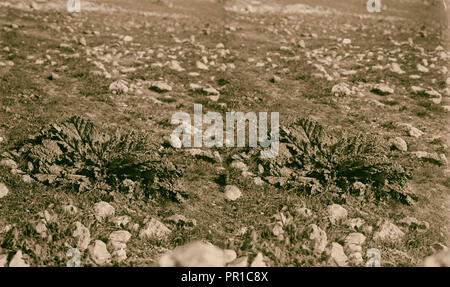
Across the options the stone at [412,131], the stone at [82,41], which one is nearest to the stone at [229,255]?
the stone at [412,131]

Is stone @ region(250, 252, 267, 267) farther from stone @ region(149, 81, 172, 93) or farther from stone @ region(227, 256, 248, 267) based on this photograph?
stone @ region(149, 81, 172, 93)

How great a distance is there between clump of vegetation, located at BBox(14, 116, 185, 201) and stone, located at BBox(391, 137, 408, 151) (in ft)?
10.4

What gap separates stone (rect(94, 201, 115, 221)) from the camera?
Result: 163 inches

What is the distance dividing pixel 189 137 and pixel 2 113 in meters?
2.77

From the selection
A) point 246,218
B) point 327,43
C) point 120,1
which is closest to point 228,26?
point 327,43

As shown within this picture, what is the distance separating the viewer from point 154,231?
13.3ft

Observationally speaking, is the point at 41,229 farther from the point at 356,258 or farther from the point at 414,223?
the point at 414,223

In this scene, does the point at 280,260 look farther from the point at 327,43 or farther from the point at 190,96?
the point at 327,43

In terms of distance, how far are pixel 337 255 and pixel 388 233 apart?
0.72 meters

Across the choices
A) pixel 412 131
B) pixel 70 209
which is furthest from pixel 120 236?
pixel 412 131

++++

### Task to complete
Reproduce the lines above word for word, omitting the picture.

### Complete answer
Across the options the stone at [412,131], the stone at [82,41], which one is nearest to the stone at [229,255]?
the stone at [412,131]

Is stone @ region(250, 252, 267, 267) farther from stone @ region(149, 81, 172, 93) or farther from stone @ region(227, 256, 248, 267) based on this photograph?
stone @ region(149, 81, 172, 93)

How great a distance is there between clump of vegetation, located at BBox(14, 116, 185, 201) and stone, located at BBox(391, 137, 408, 151) (in ft)?
10.4

What gap separates stone (rect(94, 201, 115, 221)) from the camera?
Result: 163 inches

What is the distance dividing pixel 189 137 and pixel 2 113 in meters?
2.77

From the selection
A) point 246,218
B) point 327,43
C) point 120,1
which is closest to point 228,26?
point 327,43

As shown within this picture, what is the distance separating the viewer from point 154,231?
13.3ft

Observationally speaking, is the point at 41,229 farther from the point at 356,258 or farther from the point at 414,223?
the point at 414,223

In this scene, does the point at 280,260 look farther from the point at 327,43 or farther from the point at 190,96?
the point at 327,43

In terms of distance, how far are pixel 337 255 and pixel 388 233 apart?
0.72 meters

Across the choices
A) pixel 412 131
B) pixel 70 209
which is furthest from pixel 120 236?
pixel 412 131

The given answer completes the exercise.